Brasil agrário em predominância
Sem dúvida, a população rural do Brasil é bem maior do que o que se propala, não estando o campo esvaziado de “almas”, como se quer fazer crer; pelo contrário, o campo pulula em um país semicolonial, que tem sua economia voltada para a produção de bens primários, artigos agrícolas e minerais de baixo valor agregado, e onde se desenvolve, paralelamente, uma agricultura camponesa, sobretudo para o abastecimento do mercado interno.
Sendo a oferta de empregos um dos fatores da distribuição populacional, é revelador observar que, segundo a Pesquisa Anual dos Serviços do IBGE (1998/99), o pessoal empregado no setor agropecuário do país é maior do que na própria indústria, sendo 23,6% e 12,8%, respectivamente. Se forem considerados o contínuo processo de desindustrialização do país e a importância cada vez maior do “agronegócio” na economia, certamente hoje se obterá diferença ainda maior.
Já na sua primeira edição, em 2002, o AND revelou, baseado na metodologia da OCDE, que a população rural do Brasil era algo em torno de 49%, e, embora este dado careça de atualização, dado que de lá pra cá já se passaram quase duas décadas, isto é mais condizente com a realidade do que o percentual do IBGE, sem dúvida.
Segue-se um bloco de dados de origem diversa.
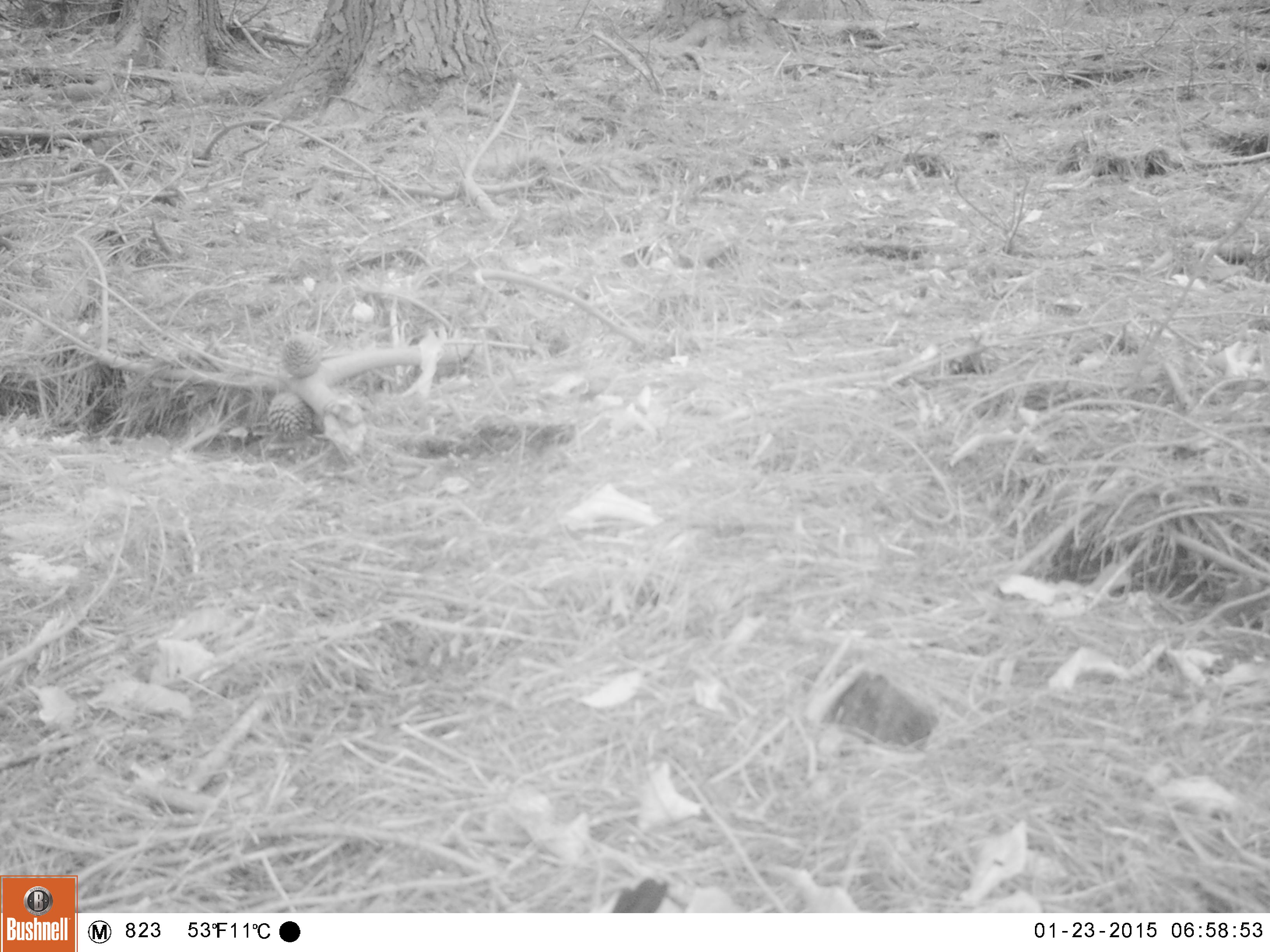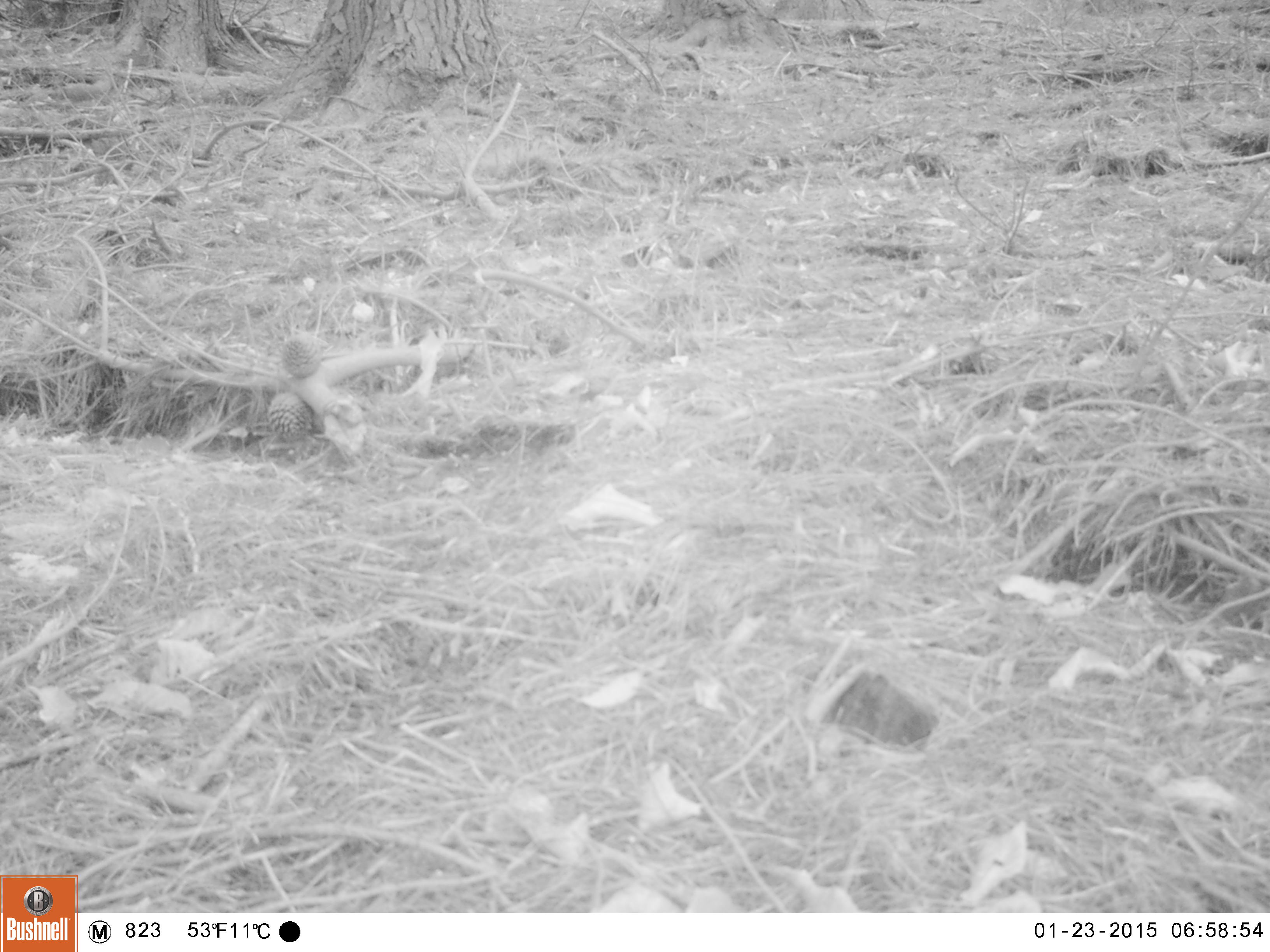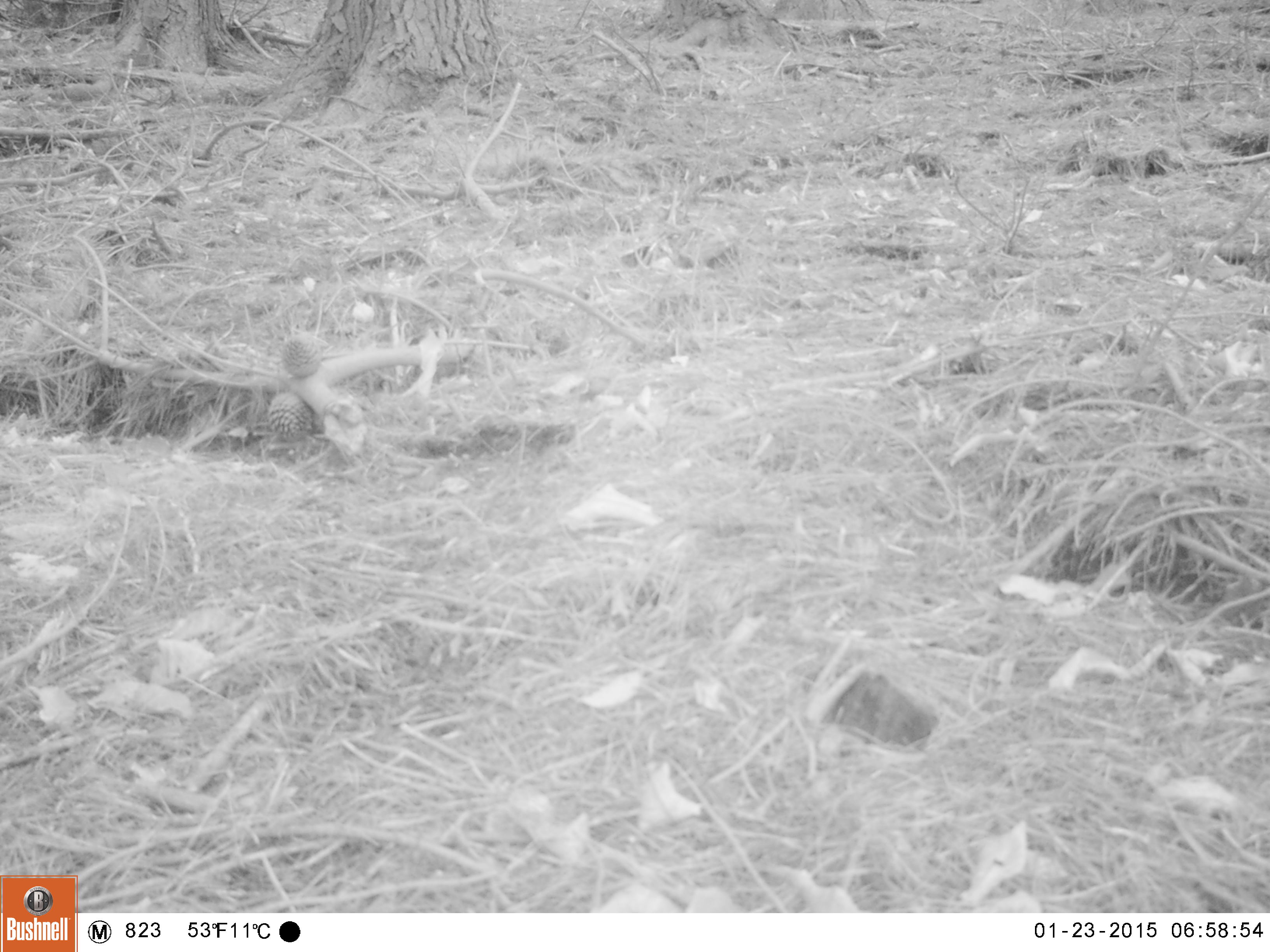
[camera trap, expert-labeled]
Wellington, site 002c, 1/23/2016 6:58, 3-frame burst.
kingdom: Animalia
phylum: Chordata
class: Aves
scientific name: Aves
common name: bird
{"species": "bird (Aves)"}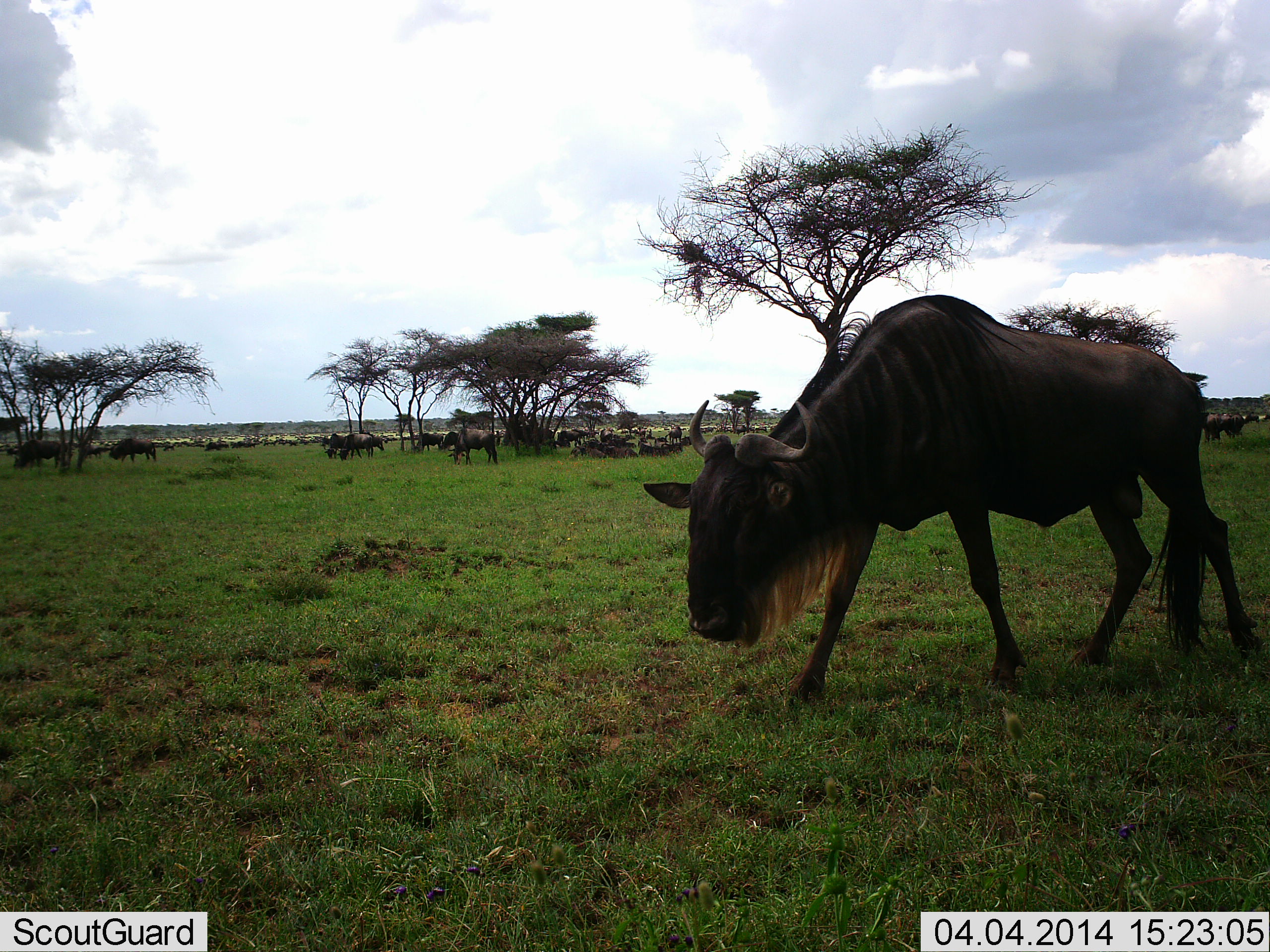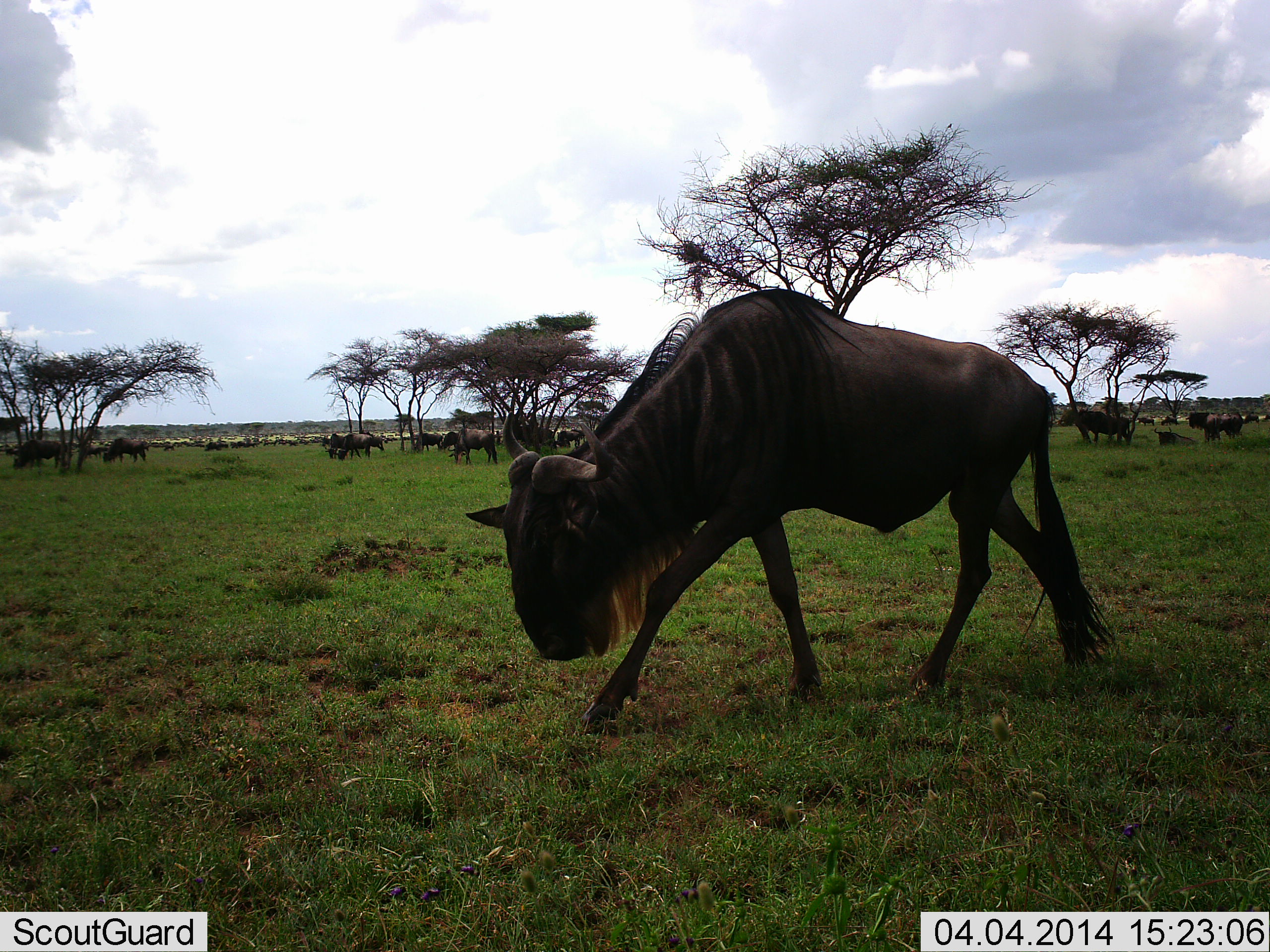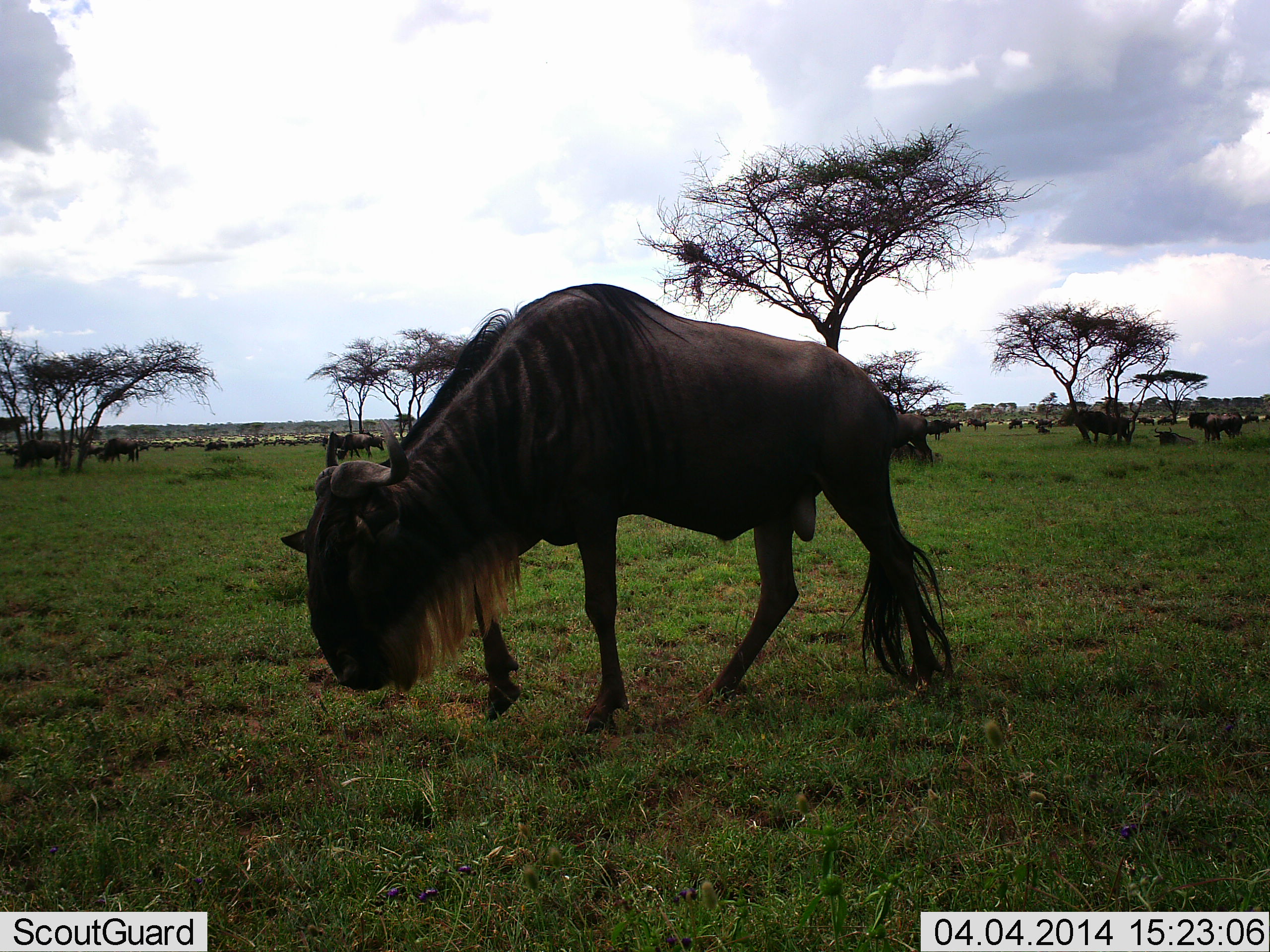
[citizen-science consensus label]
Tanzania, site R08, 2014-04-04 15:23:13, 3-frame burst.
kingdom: Animalia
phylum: Chordata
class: Mammalia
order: Artiodactyla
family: Bovidae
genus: Connochaetes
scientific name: Connochaetes taurinus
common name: blue wildebeest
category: wildebeest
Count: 11-50.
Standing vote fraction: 50%.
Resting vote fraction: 30%.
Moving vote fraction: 90%.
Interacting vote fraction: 0%.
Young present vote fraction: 0%.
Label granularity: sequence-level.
Assim, é desaconselhável negar a necessidade, ou mesmo atribuir um caráter secundário à Revolução Agrária em função de um suposto esvaziamento demográfico do campo brasileiro. Fazê-lo considerando apenas o aspecto quantitativo já seria um absurdo, que se torna ainda maior quando revelado que este suposto esvaziamento deriva da aplicação de uma metodologia inadequada, criada intencionalmente para resultar num elevado grau de urbanização, que o país de fato não possui.